Immigration experts say a Mexican law enacted last May, which lets some kids who enter that country remain there without visas for humanitarian reasons, allows more children safe passage to the U.S. border. The children are often transported by smugglers hired by family members, experts say.
"This is an unprecedented surge," said Maria Woltjen, director of the Young Center for Immigrant Children's Rights in Chicago. "Kids started coming in January in large numbers and it hasn't stopped."
"In the past, unaccompanied children from Central America would be detained and deported" from Mexico, said Meredith Linsky, the director of the South Texas Pro Bono Asylum Representation Project in Harlingen, Texas, which provides legal representation to immigrants. Many of the children, she said, are escaping gang violence and poverty and seek to reunite with parents who are in the U.S.
Shelters in South Texas are struggling to keep up with the influx, she added. "There are cots on the ground in gyms," she said. "They look like emergency shelters you would see run by the Red Cross."
Ricardo Alday, a spokesman for the Mexican embassy in Washington, said in a statement that Mexico's new immigration law strengthens "the protection of non-accompanied minors in Mexico," and ensures that when children are deported, they are returned to their home countries safely. He said it is too early to tell whether the law had led to a decline in the number of children that Mexico sends back to their native countries. "Mexican authorities interview all non-accompanied minors and through established protocols, work with Consular officials from Central American nations in Mexico to ensure the minors return to their countries of origin safely," he added.
The federal Administration for Children and Families, a division of the U.S. Department of Health and Human Services, said the children were being well cared for at the temporary Texas shelters.
The kids have constant adult supervision and medical care, said Kenneth Wolfe, a spokesman for the Administration for Children and Families, as well as "three meals and two snacks daily." The agency said it allocated $33.5 million to cover additional costs associated with the surge in youth immigration.
Officials recently allowed a reporter to tour the temporary shelter at the Air Force's Joint Base San Antonio-Lackland, but not interview detained immigrants. The children get English lessons and have access to a room where they can play videogames and board games and another where they can watch movies.

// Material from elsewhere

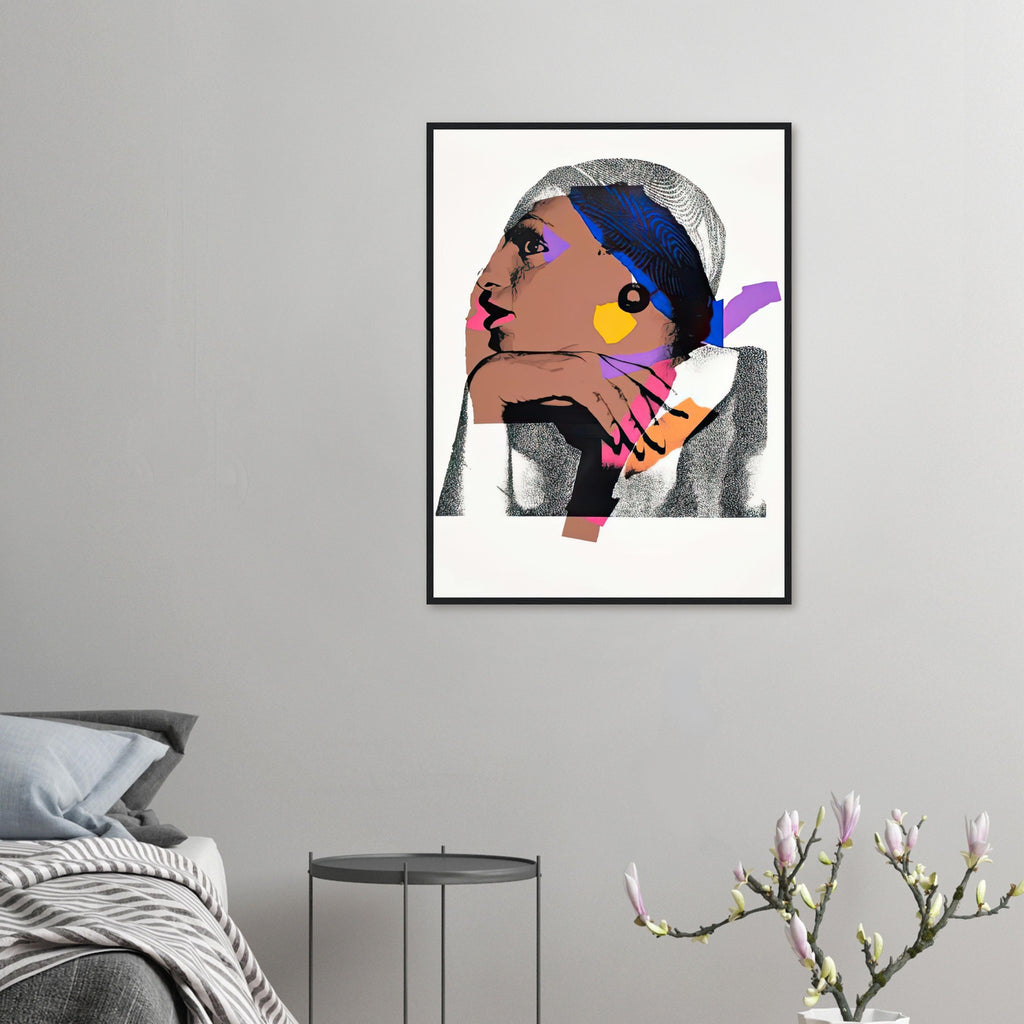 Andy Warhol framed print depicting areas of saturated colour and loose, sometimes deliberately displaced contours interact with the sitter’s photographic likeness; The Ladies and Gentlemen project portrays transgender women and drag performers from New York, including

Their dorm rooms were lined with drawings on green construction paper, with inspirational saying such as, "Without grief, there is no triumph."
Many of the children are quickly reunited with family members in the U.S. and remain with them while they fight against deportationa difficult challenge, immigration experts said. Children not reunited with relatives are sent to permanent shelters. Authorities plan to operate the temporary Texas shelters through the end of the summer while permanent shelters expand to deal with the surge.